→ **Page**:
— Begin —

R/apollo_cnl.R

Defines functions apollo_cnl

Documented in apollo_cnl

#' Calculates probabilities of a Cross-nested Logit
#'
#' Calculates probabilities of a Cross-nested Logit model.
#'
#' For the model to be consistent with utility maximisation, the estimated value of the lambda parameter of all nests
#' should be between 0 and 1. Lambda parameters are inversely proportional to the correlation between the error terms of 
#' alternatives in a nest. If lambda=1,  there is no relevant correlation between the unobserved
#' utility of alternatives in that nest.
#' The tree must contain an upper nest called \code{"root"}. The lambda parameter of the root is automatically
#' set to 1 if not specified in \code{nlNests}. And while setting it to another value is possible, it is not
#' recommended.
#' Alpha parameters inside \code{cnlStructure} should be between 0 and 1. Using a transformation to ensure
#' this constraint is satisfied is recommended (e.g. logistic transformation).
#' @param cnl_settings List of inputs of the CNL model. It should contain the following.
#'                     \itemize{
#'                       \item \strong{alternatives}: Named numeric vector. Names of alternatives and their corresponding value in \code{choiceVar}.
#'                       \item \strong{avail}: Named list of numeric vectors or scalars. Availabilities of alternatives, one element per alternative. Names of elements must match those in \code{alternatives}. Values can be 0 or 1.
#'                       \item \strong{choiceVar}: Numeric vector. Contains choices for all observations. It will usually be a column from the database. Values are defined in \code{alternatives}.
#'                       \item \strong{V}: Named list of deterministic utilities . Utilities of the alternatives. Names of elements must match those in \code{alternatives.}
#'                       \item \strong{cnlNests}: List of numeric scalars or vectors. Lambda parameters for each nest. Elements must be named according to nests. The lambda at the root is fixed to 1, and therefore does not need to be defined.

— End —

→ **Brief 1**:
Output the passage of the apollo_cnl documentation starting at "#' The tree" and ending at "#' recommended.".
The documentation and the listing are unrelated to each other.

→ **Data records**:
— Begin —

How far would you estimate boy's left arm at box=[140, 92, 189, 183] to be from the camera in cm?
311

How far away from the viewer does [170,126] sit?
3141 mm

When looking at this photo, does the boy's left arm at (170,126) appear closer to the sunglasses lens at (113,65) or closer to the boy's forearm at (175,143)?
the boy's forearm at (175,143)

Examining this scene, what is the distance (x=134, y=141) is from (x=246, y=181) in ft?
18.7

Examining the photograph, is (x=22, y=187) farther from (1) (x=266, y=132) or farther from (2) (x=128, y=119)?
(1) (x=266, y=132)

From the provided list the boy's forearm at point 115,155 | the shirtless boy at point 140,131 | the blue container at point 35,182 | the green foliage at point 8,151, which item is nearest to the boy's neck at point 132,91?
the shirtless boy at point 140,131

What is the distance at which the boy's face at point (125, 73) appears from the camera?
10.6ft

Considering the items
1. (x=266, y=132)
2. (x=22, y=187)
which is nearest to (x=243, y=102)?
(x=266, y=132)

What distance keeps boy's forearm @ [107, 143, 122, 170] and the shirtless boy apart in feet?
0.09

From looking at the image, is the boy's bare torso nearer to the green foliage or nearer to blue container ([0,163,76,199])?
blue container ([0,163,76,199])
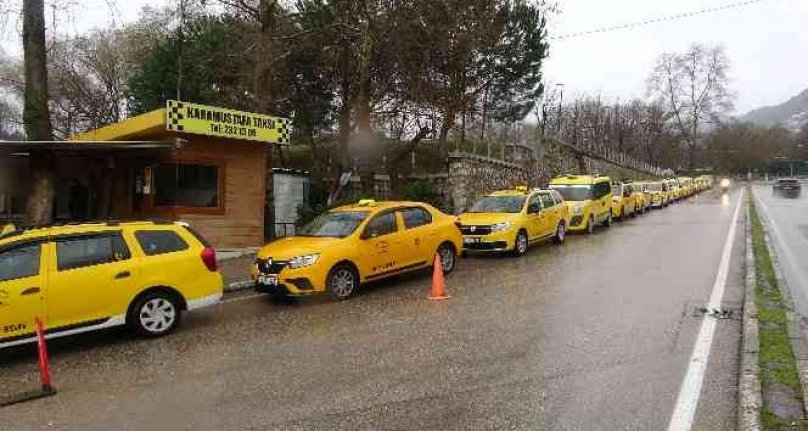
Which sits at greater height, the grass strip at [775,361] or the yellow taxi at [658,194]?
the yellow taxi at [658,194]

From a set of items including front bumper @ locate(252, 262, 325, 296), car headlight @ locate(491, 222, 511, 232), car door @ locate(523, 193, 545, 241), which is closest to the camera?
front bumper @ locate(252, 262, 325, 296)

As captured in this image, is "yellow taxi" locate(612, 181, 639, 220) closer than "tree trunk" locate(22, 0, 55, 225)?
No

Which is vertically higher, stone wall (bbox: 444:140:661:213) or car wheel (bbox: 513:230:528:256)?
stone wall (bbox: 444:140:661:213)

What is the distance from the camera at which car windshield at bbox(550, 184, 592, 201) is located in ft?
72.4

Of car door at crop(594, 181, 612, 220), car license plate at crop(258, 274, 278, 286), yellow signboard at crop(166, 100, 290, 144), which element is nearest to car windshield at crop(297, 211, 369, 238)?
car license plate at crop(258, 274, 278, 286)

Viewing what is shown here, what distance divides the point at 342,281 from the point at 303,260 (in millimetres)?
845

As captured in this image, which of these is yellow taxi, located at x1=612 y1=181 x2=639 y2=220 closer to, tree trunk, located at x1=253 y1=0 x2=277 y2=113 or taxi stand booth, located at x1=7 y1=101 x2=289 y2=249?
tree trunk, located at x1=253 y1=0 x2=277 y2=113

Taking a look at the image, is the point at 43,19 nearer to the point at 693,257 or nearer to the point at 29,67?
the point at 29,67

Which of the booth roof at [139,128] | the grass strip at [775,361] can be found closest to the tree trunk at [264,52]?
the booth roof at [139,128]

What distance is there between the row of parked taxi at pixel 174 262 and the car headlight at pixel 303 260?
0.02 m

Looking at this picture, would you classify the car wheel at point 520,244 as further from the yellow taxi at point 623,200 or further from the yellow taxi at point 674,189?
the yellow taxi at point 674,189

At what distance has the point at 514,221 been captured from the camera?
15961mm

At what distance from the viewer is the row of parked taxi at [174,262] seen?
7.77m

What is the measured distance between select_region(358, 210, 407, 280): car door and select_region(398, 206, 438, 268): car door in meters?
0.16
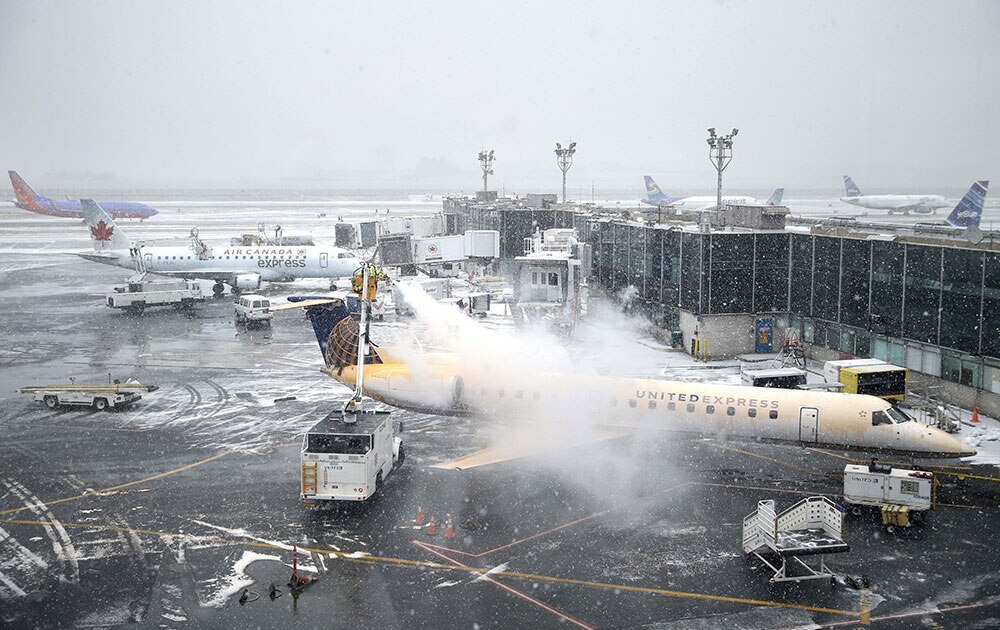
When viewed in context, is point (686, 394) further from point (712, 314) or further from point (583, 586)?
point (712, 314)

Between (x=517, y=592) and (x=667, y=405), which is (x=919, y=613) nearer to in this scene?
(x=517, y=592)

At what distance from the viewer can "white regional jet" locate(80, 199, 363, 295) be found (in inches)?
3135

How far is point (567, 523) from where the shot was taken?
26.2 meters

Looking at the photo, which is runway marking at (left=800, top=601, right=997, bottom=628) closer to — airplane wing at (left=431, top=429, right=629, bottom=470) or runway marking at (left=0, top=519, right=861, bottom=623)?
runway marking at (left=0, top=519, right=861, bottom=623)

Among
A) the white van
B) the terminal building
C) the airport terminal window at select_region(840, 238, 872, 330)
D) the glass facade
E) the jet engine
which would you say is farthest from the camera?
Result: the jet engine

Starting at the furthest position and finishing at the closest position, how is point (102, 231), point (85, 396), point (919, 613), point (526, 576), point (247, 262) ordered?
1. point (102, 231)
2. point (247, 262)
3. point (85, 396)
4. point (526, 576)
5. point (919, 613)

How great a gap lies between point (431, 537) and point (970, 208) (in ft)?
240

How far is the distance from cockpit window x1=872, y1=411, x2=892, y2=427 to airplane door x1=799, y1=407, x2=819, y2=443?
191 centimetres

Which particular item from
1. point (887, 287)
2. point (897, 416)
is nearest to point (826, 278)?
point (887, 287)

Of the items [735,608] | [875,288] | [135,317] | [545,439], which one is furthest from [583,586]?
[135,317]

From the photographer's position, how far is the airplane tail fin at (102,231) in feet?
272

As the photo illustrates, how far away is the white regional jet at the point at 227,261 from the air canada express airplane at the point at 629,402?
47505 millimetres

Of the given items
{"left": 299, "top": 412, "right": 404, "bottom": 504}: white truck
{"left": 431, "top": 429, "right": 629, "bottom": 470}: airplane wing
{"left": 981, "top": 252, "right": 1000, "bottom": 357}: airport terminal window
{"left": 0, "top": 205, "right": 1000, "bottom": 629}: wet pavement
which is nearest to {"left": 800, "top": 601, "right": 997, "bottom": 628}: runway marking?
{"left": 0, "top": 205, "right": 1000, "bottom": 629}: wet pavement

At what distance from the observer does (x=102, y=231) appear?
272 ft
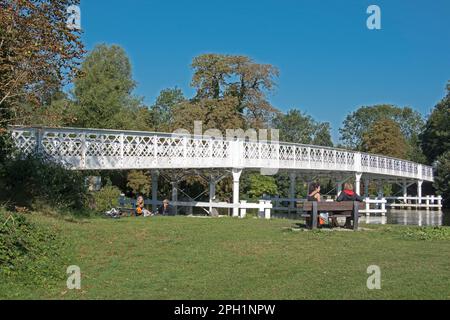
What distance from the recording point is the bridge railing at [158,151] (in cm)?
2316

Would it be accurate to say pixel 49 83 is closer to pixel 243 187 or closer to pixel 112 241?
pixel 112 241

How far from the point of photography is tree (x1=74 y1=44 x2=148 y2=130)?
39.3m

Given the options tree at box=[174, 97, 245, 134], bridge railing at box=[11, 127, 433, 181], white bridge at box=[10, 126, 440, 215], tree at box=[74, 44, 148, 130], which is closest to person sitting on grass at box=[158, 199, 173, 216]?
white bridge at box=[10, 126, 440, 215]

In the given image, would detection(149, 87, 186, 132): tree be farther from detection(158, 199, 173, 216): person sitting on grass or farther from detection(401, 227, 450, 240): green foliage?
detection(401, 227, 450, 240): green foliage

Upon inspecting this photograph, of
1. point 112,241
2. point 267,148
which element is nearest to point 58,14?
point 112,241

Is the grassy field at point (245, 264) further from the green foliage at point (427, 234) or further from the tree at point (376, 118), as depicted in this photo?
the tree at point (376, 118)

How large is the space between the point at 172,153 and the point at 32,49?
16.3 meters

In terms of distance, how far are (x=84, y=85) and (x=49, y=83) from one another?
101 ft

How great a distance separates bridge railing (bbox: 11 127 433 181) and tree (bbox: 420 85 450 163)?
32535mm

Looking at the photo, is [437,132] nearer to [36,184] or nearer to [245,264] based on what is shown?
[36,184]

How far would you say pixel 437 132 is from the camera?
70.6m

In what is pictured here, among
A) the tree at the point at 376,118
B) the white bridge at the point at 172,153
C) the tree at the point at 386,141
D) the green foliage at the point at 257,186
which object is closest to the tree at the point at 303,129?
the tree at the point at 376,118

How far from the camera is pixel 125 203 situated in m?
32.2

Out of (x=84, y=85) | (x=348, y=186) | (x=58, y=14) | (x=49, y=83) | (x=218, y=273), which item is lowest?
(x=218, y=273)
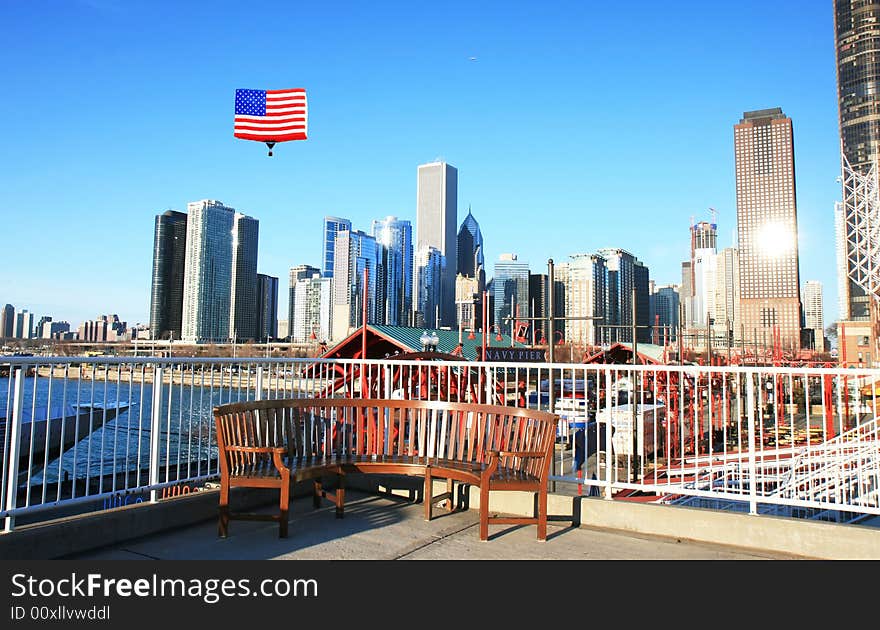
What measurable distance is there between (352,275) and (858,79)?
123m

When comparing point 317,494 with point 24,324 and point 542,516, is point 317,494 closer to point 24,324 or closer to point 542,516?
point 542,516

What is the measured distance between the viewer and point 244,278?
6757 inches

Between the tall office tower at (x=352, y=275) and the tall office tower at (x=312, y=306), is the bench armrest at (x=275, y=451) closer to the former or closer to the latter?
the tall office tower at (x=352, y=275)

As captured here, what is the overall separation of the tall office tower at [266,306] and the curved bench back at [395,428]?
16822 cm

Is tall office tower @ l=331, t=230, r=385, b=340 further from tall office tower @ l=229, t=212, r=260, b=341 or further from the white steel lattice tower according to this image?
the white steel lattice tower

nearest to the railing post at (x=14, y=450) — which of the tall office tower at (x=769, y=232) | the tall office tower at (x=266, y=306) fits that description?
the tall office tower at (x=769, y=232)

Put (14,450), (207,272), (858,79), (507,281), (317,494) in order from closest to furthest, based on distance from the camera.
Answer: (14,450) → (317,494) → (858,79) → (507,281) → (207,272)

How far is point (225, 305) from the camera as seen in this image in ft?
537

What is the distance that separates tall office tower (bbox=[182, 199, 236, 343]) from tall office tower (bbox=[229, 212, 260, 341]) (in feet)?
4.60

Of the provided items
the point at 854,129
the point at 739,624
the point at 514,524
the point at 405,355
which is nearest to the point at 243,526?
the point at 514,524

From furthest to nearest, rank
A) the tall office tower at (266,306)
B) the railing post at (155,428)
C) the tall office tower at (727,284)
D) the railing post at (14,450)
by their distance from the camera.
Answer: the tall office tower at (727,284)
the tall office tower at (266,306)
the railing post at (155,428)
the railing post at (14,450)

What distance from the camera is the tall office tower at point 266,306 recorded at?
563 feet

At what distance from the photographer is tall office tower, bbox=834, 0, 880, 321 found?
4712 inches

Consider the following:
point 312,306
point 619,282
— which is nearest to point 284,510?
point 619,282
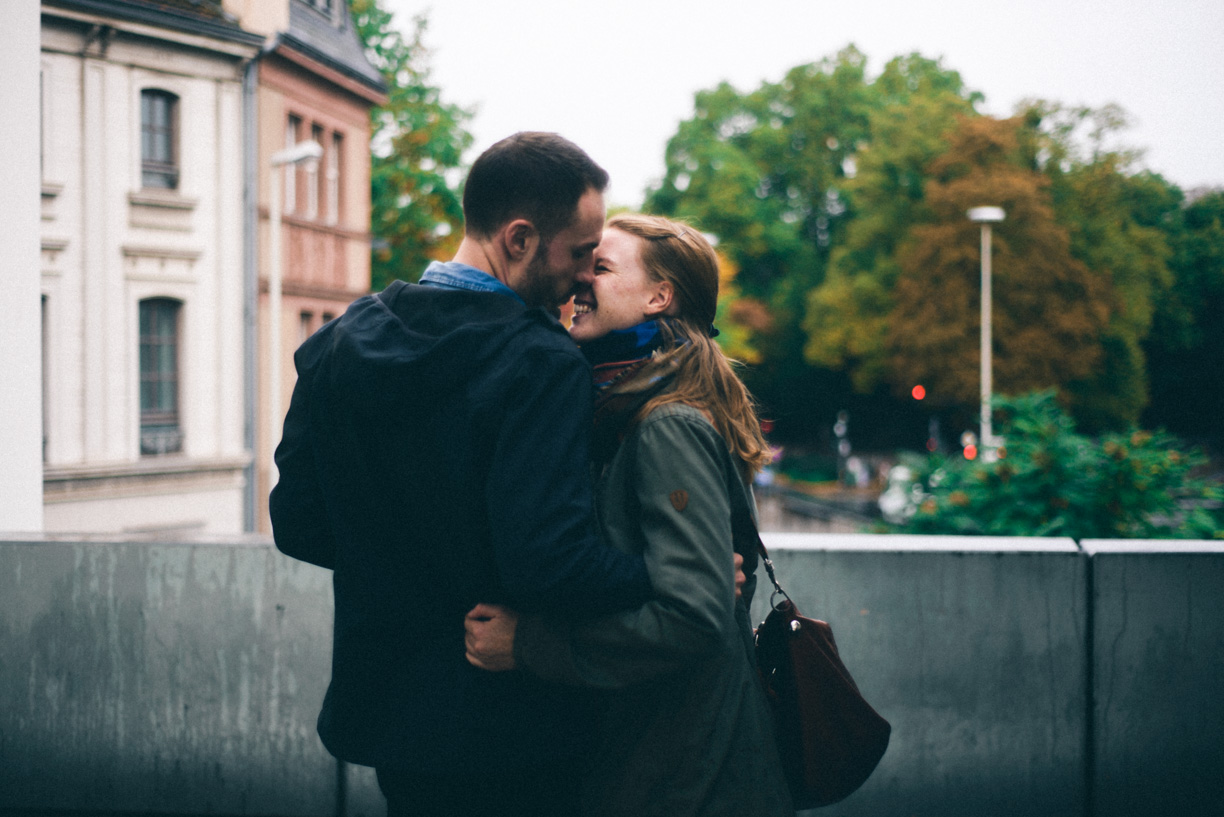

— End —

→ **Brief 2**:
Give the lines of the listing as a JSON list of strings, one per line, starting at the line that contains "At what distance from the photographer" and ending at the last line of the listing, with blank lines omitted. Leave out the pictures.

→ **Exercise result 1**:
#' The tree must contain an upper nest called \code{"root"}. The lambda parameter of the root is automatically
#' set to 1 if not specified in \code{nlNests}. And while setting it to another value is possible, it is not
#' recommended.

→ **Exercise result 2**:
[
  "At what distance from the photographer is tall office tower, bbox=834, 0, 880, 321 found?",
  "4712 inches",
  "Consider the following:",
  "point 312,306",
  "point 619,282",
  "— which is nearest to point 284,510?",
  "point 619,282"
]